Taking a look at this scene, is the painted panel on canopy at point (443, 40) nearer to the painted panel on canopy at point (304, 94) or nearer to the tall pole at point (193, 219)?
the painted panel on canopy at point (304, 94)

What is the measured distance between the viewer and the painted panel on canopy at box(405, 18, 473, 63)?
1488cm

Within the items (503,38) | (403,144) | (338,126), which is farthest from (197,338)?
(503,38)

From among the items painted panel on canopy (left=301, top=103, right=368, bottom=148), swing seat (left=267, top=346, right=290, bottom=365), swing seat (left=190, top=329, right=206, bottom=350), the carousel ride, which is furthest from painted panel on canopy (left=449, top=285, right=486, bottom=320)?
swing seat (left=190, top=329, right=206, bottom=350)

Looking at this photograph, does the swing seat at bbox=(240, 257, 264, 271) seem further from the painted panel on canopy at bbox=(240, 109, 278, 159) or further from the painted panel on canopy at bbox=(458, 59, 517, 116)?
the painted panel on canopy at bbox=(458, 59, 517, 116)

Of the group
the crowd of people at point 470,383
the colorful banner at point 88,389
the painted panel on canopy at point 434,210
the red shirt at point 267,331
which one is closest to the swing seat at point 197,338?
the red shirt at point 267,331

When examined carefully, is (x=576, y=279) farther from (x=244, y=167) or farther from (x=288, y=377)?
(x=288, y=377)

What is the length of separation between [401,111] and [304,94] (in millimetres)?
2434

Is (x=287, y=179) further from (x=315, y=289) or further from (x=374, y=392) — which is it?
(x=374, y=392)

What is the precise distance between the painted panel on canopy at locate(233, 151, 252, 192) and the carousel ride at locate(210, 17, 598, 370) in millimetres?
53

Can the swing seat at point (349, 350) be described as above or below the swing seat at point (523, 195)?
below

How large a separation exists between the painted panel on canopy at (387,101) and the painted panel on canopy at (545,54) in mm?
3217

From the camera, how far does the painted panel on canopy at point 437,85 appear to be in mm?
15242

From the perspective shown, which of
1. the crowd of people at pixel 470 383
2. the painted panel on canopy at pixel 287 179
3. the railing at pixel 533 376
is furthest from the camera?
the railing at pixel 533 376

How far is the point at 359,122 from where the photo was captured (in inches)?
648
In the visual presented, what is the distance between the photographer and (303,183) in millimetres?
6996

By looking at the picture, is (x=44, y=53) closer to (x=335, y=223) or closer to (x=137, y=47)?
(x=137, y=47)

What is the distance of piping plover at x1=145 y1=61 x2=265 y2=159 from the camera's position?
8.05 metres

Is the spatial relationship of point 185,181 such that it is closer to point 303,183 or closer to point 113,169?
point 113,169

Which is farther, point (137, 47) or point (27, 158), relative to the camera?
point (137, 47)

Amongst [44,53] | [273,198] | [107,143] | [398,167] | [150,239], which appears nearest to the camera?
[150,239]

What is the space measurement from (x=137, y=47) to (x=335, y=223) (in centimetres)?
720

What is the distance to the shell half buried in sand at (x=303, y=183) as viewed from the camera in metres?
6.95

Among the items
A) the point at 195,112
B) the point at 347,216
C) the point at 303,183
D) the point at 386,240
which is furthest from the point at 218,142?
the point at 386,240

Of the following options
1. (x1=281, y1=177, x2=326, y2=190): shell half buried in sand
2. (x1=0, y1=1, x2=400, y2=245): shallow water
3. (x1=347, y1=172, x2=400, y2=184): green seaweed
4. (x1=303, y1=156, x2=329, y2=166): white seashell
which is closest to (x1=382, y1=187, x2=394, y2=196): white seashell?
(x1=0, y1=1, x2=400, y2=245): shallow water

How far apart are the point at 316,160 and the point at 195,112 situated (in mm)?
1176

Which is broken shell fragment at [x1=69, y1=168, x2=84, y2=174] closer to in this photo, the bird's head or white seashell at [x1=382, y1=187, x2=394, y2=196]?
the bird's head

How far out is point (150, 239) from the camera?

Exercise prompt: Write every line of the rows above as a JSON list of strings, with one string for each line and blank lines left out.

Response to the exercise:
[
  "Taking a look at this scene, is the painted panel on canopy at point (443, 40) nearer to the painted panel on canopy at point (304, 94) or nearer to the tall pole at point (193, 219)?",
  "the painted panel on canopy at point (304, 94)",
  "What is the measured distance between the viewer and the painted panel on canopy at box(405, 18, 473, 63)?",
  "1488cm",
  "Within the items (503,38) | (403,144) | (338,126), which is farthest from (197,338)?",
  "(503,38)",
  "From among the items painted panel on canopy (left=301, top=103, right=368, bottom=148), swing seat (left=267, top=346, right=290, bottom=365), swing seat (left=190, top=329, right=206, bottom=350), the carousel ride, which is furthest from painted panel on canopy (left=449, top=285, right=486, bottom=320)?",
  "swing seat (left=190, top=329, right=206, bottom=350)",
  "Looking at this photograph, does the swing seat at bbox=(240, 257, 264, 271) seem further from the painted panel on canopy at bbox=(240, 109, 278, 159) or further from the painted panel on canopy at bbox=(458, 59, 517, 116)?",
  "the painted panel on canopy at bbox=(458, 59, 517, 116)",
  "Of the group",
  "the crowd of people at point 470,383",
  "the colorful banner at point 88,389",
  "the painted panel on canopy at point 434,210",
  "the red shirt at point 267,331",
  "which one is closest to the swing seat at point 197,338?",
  "the red shirt at point 267,331",
  "When examined carefully, is (x=576, y=279) farther from (x=244, y=167) or farther from (x=288, y=377)?",
  "(x=288, y=377)",
  "What is the length of separation between [401,111] and [304,94] (in millimetres)?",
  "2434",
  "Is (x=287, y=179) further from (x=315, y=289) or further from (x=374, y=392) — which is it?",
  "(x=374, y=392)",
  "What is the precise distance between the painted panel on canopy at locate(233, 151, 252, 192) and the carousel ride at locate(210, 17, 598, 370) in millimetres?",
  "53",
  "Can the swing seat at point (349, 350) be described as above or below the swing seat at point (523, 195)?",
  "below",
  "How large a separation exists between the painted panel on canopy at (387,101) and the painted panel on canopy at (545,54) in mm?",
  "3217",
  "From the camera, how far does the painted panel on canopy at point 437,85 appear to be in mm?",
  "15242",
  "From the perspective shown, which of",
  "1. the crowd of people at pixel 470 383",
  "2. the painted panel on canopy at pixel 287 179",
  "3. the railing at pixel 533 376",
  "is furthest from the camera?",
  "the railing at pixel 533 376",
  "How far is the point at 359,122 from where the photo was captured (in inches)?",
  "648",
  "In the visual presented, what is the distance between the photographer and (303,183) in millimetres?",
  "6996",
  "By looking at the picture, is (x=44, y=53) closer to (x=335, y=223) or closer to (x=137, y=47)?",
  "(x=137, y=47)",
  "What is the distance of piping plover at x1=145 y1=61 x2=265 y2=159 from the camera's position?",
  "8.05 metres",
  "Is the spatial relationship of point 185,181 such that it is closer to point 303,183 or closer to point 113,169?",
  "point 113,169",
  "Which is farther, point (137, 47) or point (27, 158), relative to the camera?",
  "point (137, 47)",
  "Amongst [44,53] | [273,198] | [107,143] | [398,167] | [150,239], which appears nearest to the camera?",
  "[150,239]",
  "What is the space measurement from (x=137, y=47) to (x=335, y=223) (in centimetres)?",
  "720",
  "What is the distance to the shell half buried in sand at (x=303, y=183) as viewed from the camera in metres?",
  "6.95",
  "Among the items",
  "A) the point at 195,112",
  "B) the point at 347,216",
  "C) the point at 303,183",
  "D) the point at 386,240",
  "which is furthest from the point at 218,142?",
  "the point at 386,240",
  "Of the following options",
  "1. (x1=281, y1=177, x2=326, y2=190): shell half buried in sand",
  "2. (x1=0, y1=1, x2=400, y2=245): shallow water",
  "3. (x1=347, y1=172, x2=400, y2=184): green seaweed",
  "4. (x1=303, y1=156, x2=329, y2=166): white seashell",
  "which is closest to (x1=382, y1=187, x2=394, y2=196): white seashell?",
  "(x1=0, y1=1, x2=400, y2=245): shallow water",
  "How far apart are the point at 316,160 and the point at 195,112 situated (in mm)?",
  "1176",
  "Which is broken shell fragment at [x1=69, y1=168, x2=84, y2=174] closer to in this photo, the bird's head or white seashell at [x1=382, y1=187, x2=394, y2=196]?",
  "the bird's head",
  "How far out is point (150, 239) from the camera?"
]